■ **Exercise instructions**
Count how many lines of the data below contain the word "other". Reply with only the number.

■ **Given records**
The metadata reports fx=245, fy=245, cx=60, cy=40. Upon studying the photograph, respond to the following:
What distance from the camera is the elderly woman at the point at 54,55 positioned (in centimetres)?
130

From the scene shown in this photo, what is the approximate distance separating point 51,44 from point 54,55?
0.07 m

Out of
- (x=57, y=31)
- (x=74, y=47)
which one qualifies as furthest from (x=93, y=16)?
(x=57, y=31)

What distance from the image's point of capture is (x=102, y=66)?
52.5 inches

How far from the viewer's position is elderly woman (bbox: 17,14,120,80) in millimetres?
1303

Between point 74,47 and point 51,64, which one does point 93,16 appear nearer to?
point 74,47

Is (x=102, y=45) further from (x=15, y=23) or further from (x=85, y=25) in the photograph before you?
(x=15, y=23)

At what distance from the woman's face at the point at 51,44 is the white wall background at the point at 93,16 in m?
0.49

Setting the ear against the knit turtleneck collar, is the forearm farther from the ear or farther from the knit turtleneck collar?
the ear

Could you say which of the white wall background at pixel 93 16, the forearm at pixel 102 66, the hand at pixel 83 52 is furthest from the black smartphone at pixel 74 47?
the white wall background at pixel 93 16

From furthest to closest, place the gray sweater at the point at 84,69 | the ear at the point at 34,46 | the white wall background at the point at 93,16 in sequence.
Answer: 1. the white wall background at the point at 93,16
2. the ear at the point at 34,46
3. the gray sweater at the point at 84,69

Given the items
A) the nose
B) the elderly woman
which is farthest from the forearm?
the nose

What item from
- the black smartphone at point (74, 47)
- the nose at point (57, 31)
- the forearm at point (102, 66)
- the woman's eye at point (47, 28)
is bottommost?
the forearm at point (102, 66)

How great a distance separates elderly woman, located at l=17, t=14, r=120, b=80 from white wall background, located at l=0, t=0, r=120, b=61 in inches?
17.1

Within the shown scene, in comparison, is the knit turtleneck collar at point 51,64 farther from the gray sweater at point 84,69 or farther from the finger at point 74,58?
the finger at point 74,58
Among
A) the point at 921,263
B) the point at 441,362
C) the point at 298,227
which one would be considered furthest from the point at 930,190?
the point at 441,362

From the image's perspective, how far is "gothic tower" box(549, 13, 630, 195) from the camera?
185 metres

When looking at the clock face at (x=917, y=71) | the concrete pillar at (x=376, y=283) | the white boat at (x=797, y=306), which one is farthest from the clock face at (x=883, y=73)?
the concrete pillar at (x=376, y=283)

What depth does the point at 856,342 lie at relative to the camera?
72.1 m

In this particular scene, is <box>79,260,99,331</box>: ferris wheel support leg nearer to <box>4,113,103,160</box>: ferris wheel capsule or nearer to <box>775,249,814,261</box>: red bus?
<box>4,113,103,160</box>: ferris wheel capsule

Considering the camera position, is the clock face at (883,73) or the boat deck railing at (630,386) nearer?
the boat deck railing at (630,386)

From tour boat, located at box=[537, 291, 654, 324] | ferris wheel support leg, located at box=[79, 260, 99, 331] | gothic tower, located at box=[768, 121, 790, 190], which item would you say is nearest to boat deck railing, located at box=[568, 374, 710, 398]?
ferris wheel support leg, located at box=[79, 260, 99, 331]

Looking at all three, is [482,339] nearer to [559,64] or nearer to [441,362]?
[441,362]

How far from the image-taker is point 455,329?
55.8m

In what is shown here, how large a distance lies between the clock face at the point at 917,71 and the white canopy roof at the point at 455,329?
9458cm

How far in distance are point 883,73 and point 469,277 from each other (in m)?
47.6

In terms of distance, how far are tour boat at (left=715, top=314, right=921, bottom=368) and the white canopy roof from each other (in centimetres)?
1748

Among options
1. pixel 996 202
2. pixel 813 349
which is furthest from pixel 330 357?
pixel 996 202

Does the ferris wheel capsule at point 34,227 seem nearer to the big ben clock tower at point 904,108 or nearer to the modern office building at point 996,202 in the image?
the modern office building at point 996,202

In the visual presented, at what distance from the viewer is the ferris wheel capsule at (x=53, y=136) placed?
---
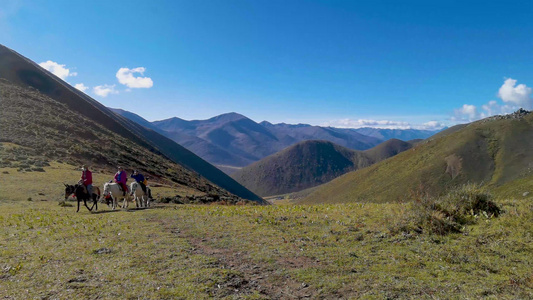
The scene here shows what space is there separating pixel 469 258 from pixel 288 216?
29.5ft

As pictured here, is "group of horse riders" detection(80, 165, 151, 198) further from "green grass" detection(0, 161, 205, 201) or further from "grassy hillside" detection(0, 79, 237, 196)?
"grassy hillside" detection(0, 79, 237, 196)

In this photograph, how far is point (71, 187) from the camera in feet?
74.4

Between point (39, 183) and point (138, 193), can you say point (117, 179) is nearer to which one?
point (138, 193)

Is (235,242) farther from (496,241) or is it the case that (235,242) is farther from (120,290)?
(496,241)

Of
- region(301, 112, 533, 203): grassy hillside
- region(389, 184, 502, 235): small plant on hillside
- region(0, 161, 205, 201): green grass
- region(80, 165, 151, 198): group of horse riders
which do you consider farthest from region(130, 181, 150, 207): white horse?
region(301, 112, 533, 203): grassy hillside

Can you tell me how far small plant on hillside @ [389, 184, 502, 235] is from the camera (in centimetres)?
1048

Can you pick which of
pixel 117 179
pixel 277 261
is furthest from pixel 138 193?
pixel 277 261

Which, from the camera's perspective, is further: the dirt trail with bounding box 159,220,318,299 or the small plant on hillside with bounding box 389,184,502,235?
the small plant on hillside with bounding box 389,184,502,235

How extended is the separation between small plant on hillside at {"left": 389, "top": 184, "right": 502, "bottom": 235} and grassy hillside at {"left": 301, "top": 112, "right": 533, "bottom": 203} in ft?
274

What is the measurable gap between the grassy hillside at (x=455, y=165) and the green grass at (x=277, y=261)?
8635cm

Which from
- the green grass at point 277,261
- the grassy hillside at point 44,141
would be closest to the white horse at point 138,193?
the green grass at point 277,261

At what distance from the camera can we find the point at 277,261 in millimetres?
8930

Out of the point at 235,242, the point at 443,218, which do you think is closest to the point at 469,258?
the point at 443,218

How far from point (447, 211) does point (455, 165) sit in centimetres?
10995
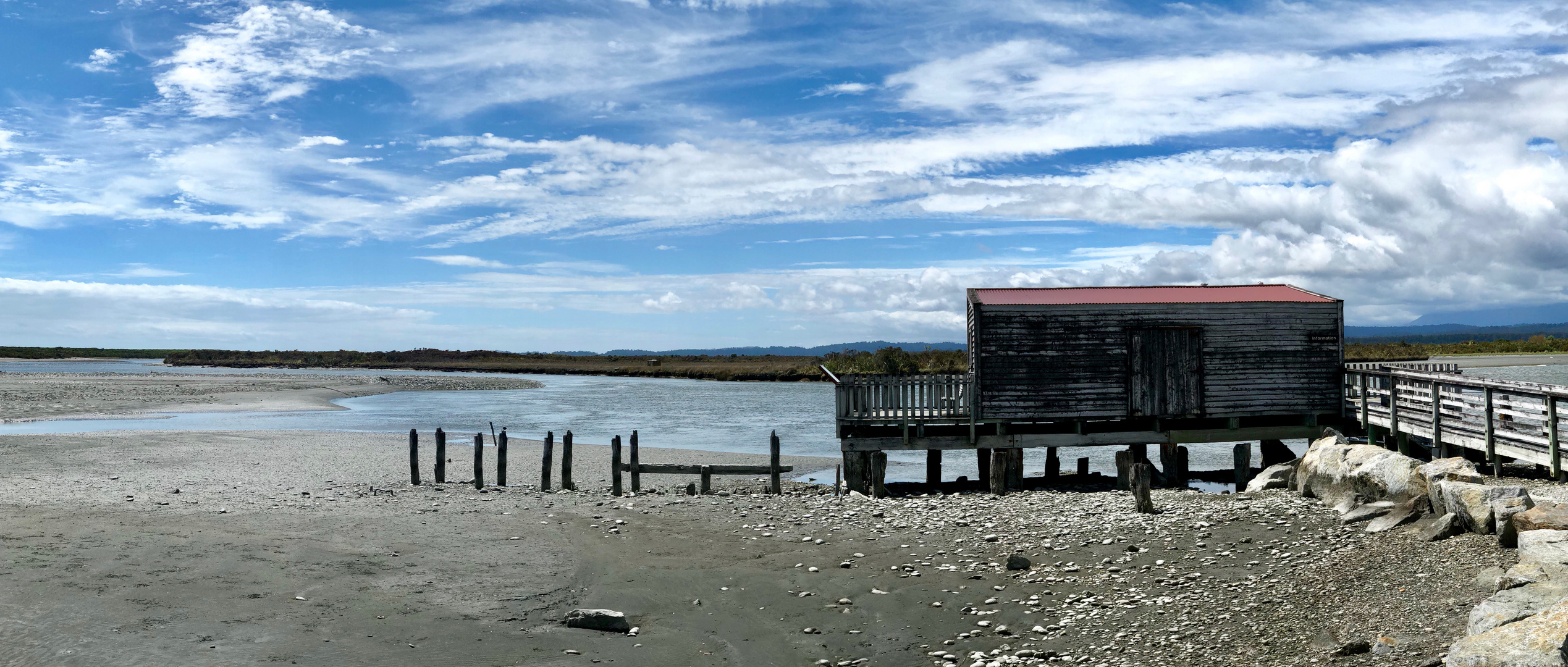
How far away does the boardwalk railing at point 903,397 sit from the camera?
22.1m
--
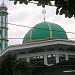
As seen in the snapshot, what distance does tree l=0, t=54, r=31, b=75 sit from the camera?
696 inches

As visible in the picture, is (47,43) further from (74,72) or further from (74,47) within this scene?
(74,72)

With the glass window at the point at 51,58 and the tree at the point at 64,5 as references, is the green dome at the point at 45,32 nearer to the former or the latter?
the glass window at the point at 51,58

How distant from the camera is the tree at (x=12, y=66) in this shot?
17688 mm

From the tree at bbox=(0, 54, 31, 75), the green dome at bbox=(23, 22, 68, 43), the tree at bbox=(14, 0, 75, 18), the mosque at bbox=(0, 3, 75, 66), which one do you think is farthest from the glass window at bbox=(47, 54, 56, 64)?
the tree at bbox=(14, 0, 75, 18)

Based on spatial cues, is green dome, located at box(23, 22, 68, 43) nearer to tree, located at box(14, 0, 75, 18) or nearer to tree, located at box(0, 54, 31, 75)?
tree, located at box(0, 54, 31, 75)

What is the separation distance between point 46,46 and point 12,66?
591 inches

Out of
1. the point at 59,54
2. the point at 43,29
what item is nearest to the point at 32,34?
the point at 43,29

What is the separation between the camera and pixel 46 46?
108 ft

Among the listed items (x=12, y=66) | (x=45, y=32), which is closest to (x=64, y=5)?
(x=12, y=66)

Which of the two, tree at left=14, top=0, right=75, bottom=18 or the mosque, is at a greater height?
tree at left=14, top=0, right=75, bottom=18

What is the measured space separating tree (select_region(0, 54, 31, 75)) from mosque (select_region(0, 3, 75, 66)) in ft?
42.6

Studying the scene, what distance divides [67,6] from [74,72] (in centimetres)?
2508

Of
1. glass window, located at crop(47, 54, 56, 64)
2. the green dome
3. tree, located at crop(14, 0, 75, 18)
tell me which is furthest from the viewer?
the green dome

■ **Response below**
2